Tatapan nyalangnya serupa hunus berkali-kali
sebilah pedang beracun tepat di lukaku yang tak kunjung mengatup. Anyir.
Menanah darah. Lantas, racun itu mengalir melalui nganga luka hingga
saraf-sarafku sekarat. Racun yang menjalari saraf-saraf itu umpama enam huruf
yang erat membebati hati.
Malam telah tanggal separuh waktunya. Melelap
sebagian insan di atas bantal-bantal lapuk yang mengerang bosan tertindih
kepala-kepala mereka.
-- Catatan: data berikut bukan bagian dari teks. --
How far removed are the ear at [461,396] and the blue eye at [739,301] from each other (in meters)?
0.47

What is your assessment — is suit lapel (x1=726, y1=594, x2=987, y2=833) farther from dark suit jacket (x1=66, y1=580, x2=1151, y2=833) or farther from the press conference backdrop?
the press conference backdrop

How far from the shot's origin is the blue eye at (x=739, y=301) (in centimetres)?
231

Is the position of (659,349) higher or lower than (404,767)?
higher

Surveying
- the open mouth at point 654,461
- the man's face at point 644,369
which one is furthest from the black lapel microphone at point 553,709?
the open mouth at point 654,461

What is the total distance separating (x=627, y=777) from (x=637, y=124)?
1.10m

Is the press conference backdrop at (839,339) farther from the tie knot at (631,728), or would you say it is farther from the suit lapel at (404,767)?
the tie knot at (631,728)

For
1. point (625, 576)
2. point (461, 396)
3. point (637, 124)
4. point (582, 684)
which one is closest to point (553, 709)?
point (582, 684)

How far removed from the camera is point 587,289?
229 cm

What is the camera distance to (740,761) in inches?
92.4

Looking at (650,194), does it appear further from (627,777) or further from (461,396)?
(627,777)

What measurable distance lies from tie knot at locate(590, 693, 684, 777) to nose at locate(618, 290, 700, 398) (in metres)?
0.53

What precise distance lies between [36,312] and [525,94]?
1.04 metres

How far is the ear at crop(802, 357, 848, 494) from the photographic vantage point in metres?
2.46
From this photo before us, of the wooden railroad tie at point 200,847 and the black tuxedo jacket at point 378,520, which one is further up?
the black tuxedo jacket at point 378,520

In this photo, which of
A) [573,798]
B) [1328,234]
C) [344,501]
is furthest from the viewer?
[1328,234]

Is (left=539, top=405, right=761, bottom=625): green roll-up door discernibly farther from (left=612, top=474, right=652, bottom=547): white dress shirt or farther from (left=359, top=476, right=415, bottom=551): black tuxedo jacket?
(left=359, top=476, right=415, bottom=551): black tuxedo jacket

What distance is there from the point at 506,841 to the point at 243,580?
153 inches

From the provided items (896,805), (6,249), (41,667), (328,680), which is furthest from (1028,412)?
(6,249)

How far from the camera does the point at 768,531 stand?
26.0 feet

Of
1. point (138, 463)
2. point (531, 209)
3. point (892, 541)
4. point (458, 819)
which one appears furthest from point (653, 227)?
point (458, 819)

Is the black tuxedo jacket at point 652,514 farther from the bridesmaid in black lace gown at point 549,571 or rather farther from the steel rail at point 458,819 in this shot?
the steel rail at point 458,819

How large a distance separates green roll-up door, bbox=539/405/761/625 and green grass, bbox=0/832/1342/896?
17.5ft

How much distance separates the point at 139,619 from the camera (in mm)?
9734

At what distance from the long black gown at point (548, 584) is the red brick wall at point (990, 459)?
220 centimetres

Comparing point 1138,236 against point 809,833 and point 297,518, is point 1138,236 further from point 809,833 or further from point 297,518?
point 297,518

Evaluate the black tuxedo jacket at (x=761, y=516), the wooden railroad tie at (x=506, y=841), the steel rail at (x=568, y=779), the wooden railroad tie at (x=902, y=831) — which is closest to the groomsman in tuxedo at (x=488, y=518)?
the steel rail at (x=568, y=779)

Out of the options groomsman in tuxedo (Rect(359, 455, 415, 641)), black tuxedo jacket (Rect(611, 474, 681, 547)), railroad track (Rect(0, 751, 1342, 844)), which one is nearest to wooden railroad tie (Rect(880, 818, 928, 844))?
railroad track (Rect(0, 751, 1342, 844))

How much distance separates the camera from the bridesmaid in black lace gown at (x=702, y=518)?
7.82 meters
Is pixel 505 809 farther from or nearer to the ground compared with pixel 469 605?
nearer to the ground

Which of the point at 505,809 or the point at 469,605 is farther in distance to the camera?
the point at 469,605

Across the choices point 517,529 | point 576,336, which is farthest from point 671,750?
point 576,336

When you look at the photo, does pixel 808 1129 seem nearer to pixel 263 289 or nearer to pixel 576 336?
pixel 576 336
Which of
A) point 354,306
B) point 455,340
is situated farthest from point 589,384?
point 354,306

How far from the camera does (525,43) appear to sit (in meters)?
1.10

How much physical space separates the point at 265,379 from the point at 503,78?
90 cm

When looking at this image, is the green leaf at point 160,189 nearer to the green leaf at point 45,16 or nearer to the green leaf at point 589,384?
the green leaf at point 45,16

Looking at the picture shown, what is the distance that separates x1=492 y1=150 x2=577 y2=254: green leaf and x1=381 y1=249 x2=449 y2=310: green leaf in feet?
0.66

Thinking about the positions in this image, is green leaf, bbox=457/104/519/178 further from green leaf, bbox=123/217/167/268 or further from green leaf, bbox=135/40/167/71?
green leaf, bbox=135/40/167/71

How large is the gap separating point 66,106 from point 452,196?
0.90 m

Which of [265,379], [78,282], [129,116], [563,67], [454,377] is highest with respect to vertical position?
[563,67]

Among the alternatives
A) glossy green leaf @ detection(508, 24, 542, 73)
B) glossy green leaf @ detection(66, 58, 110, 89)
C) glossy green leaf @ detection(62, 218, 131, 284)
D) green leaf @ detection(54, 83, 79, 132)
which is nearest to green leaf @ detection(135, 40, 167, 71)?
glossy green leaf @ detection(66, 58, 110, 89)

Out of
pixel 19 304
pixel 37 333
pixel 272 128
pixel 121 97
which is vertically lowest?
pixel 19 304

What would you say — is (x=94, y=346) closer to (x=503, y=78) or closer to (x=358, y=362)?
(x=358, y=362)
Seluruh badan mereka melemah seketika oleh sebab mati
sementara.
Di
tengah kelengahan yang mendulang senyap, binatang malam mengikrik tanpa henti.
Kikrikannya adalah pesta pora kesunyian yang kunikmati bersama tetangis perih
yang lirih. Sampai tubuhku melelah dengan sendirinya dan pada akhirnya turut
membau mimpi dengan enam huruf yang tak pernah memejam.
*
Tilas
Kenangan
Dahulu, sebelum berkawan kesunyian,
kunamai malam-malam adalah aroma kembang gula. Yang kecap manisnya tiada tara. Ketika
jaringan nirkabel memendekkan lipatan jarak dengan menghantarkan suaranya, *amigdala-ku memeka. Bergerak
membuka sekumpulan memorabilia semasa kebersamaan raga masih didapatiku.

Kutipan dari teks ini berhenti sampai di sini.